Spaziergang durch Molfetta. Foto: Ellen Spielmann
Spaziergang durch Molfetta. Foto: Ellen Spielmann

Beinahe hätte Molfetta den Anschluss verpasst! Oder sogar alles verpatzt? Denn lange ließen die Stadtgewaltigen die Altstadt verkommen, planten womöglich gar Teilabrisse zugunsten moderner Bauten. Doch dann kriegte man doch noch die Kurve, besann sich eines Besseren und restaurierte den uralten Bezirk am historischen Hafen. So besitzt man heute mit der Halbinsel Sant`Andrea zwischen dem hochaufragenden Kampanile (Glockenturm) der Kirche San Pietro Apostolo (ab 1174 erbaut, Rekonstruktion 1750 – 1756 im Barockstil) bis hin zum meerumspülten Rundturm Torrione Passari (1512 erbaut) ein Schmuckstück ganz besonderer Art.
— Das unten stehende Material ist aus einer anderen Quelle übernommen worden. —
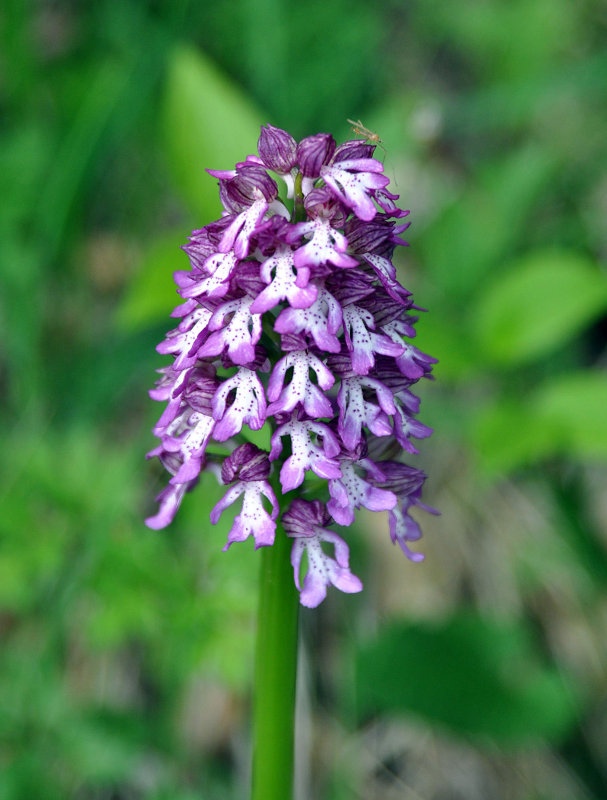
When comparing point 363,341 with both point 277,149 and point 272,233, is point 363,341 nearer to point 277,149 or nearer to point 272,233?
point 272,233

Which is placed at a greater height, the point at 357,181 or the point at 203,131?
the point at 203,131

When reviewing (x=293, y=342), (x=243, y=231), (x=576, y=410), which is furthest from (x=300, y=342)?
(x=576, y=410)

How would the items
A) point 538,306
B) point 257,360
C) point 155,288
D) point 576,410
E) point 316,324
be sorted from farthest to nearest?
point 538,306 → point 155,288 → point 576,410 → point 257,360 → point 316,324

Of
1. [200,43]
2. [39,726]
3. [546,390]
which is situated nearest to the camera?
[39,726]

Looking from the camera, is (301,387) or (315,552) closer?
(301,387)

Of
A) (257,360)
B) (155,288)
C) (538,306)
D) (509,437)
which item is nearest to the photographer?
(257,360)

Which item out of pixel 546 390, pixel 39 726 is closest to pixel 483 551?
pixel 546 390

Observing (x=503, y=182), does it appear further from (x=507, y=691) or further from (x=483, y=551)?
(x=507, y=691)
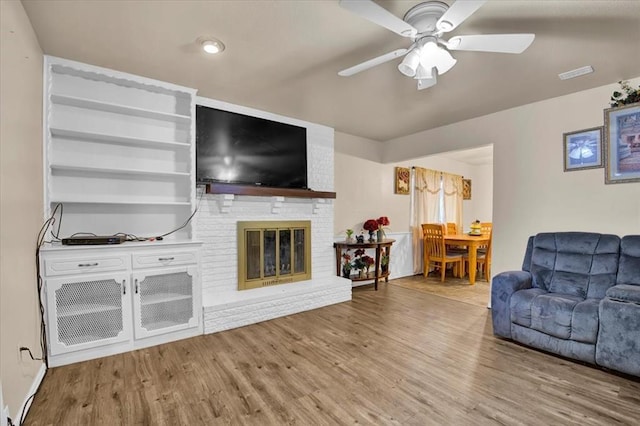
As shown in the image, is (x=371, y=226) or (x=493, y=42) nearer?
(x=493, y=42)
Dies gilt auch, obschon hier so mancher Palast noch immer ohne Dach ist und der eigentlich öffentliche Aloe-Garten noch zugesperrt ist. Und manchmal müssen sich die Gebäude gegenseitig durch quer über die Gassen angebrachte Stempel stützen. Aber das wird schon!
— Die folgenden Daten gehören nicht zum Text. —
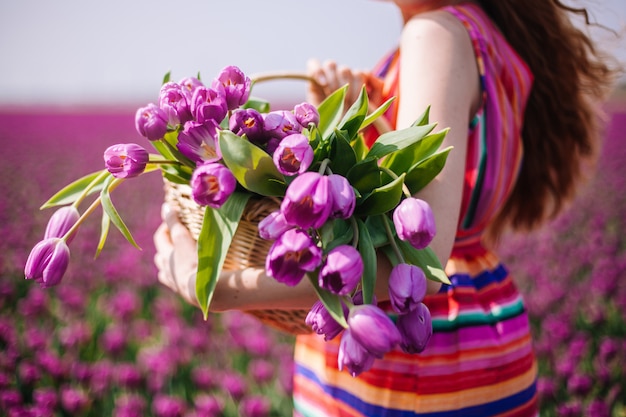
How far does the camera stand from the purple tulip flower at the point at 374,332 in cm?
53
Wie Altstadtsanierung perfekt funktioniert, sieht man an der Piazza del Municipio mit dem prächtigen Palazzo Giovene aus dem 16. Jh. zur Linken, der heute als Sitz der Stadtadministration und als kommunale Galerie fungiert. Rechterhand steht der als Rathaus genutzte Palazzo di Cittá, dem sich weiter rechterhand sogar ein kleines Juwel mit dem „Saal der Tempelritter“ anschließt. Denn die sollen hier einst an der uralten Kirche San Nicola niedergelassen haben, die heute nicht mehr existiert. Beim Weg durch die Altstadt fällt die Chiesa del Purgatorio (Fegefeuerkirche) ebenso auf wie ein zweigeschossiges Haus mit italienischer Trikolore auf dem Balkon, das sich an der Ecke Via Sant`Orsola zur Via San Girolamo geradezu leichtgewichtig über einem Tordurchgang erhebt. Höhepunkte sind dann die alte Bootsanlegestelle, heute von einer Terrasse überragt und mit moderner Kunst geschmückt, sowie der alte Dom mit seinen prächtigen Zwillingstürmen. Ursprünglich Santa Maria Assunta (Mariä Himmelfahrt), gewidmet, wurde der Dom später, exakt 1785, dem katholischen Heiligen Konrad von Bayern (1105 – 1126/27 oder 1154) geweiht, heißt italienisch Duomo di San Corrado), birgt einige besondere bauliche Applikationen an der Rückfront entlang der Via Chiesa Vecchia und die beste Ansicht auf die Hauptfassade an der Hafenseite. Er wurde 1150 bis ins 13. Jh. im romanisch-pugliesischen Stil erbaut und war bis 1785 die Kathedrale von Molfetta. Als wichtigster Bischof gilt Giovanni Battista Cibo (1432 – 1492), der 1472 Bischof von Molfetta wurde. 1484 eroberte er sogar als Papst Innozenz VIII. den Vatikan.

Haus mit Trikolore. Foto: Ellen Spielmann
Haus mit Trikolore. Foto: Ellen Spielmann

Auch nahe dem neuen barocken Dom an der Via Dante Alighieri wird eines Papstes gedacht. Am Park der Vila Comunale ragt an der Via Garibaldi seit 2019 ein mächtiges modernes Kreuz auf einem Hügel auf. Es erinnert an den Besuch von Papst Franziskus in Molfetta im Jahr 2018. So etwas Einzigartiges muss natürlich gewürdigt werden. Im Blues Café am Corso Dante Alighieri 49 wartet dann aber die endgültige Entspannung. Dies, obschon die Speisekarte nur ungelenk hilflos mit einem Übersetzungsprogramm ins Deutsche übersetzt wurde. Aber der Eiskaffee mit und ohne Sahne ist eine Wucht, ebenso die zum Tonic angebotenen Häppchen. Übrigens: Eine apulische Spezialität schlechthin ist auch der Eiskaffee nach Art der Stadt Lecce. Er wird mit Mandellikör hergestellt. Am Corso Vittorio Emanuele II ragt dann das Denkmal des ersten italienischen Königs der Neuzeit auf, ehe es in einem der vielen lokalen Busse für kleines Geld weiter zum nächsten Höhepunkt geht: Trani!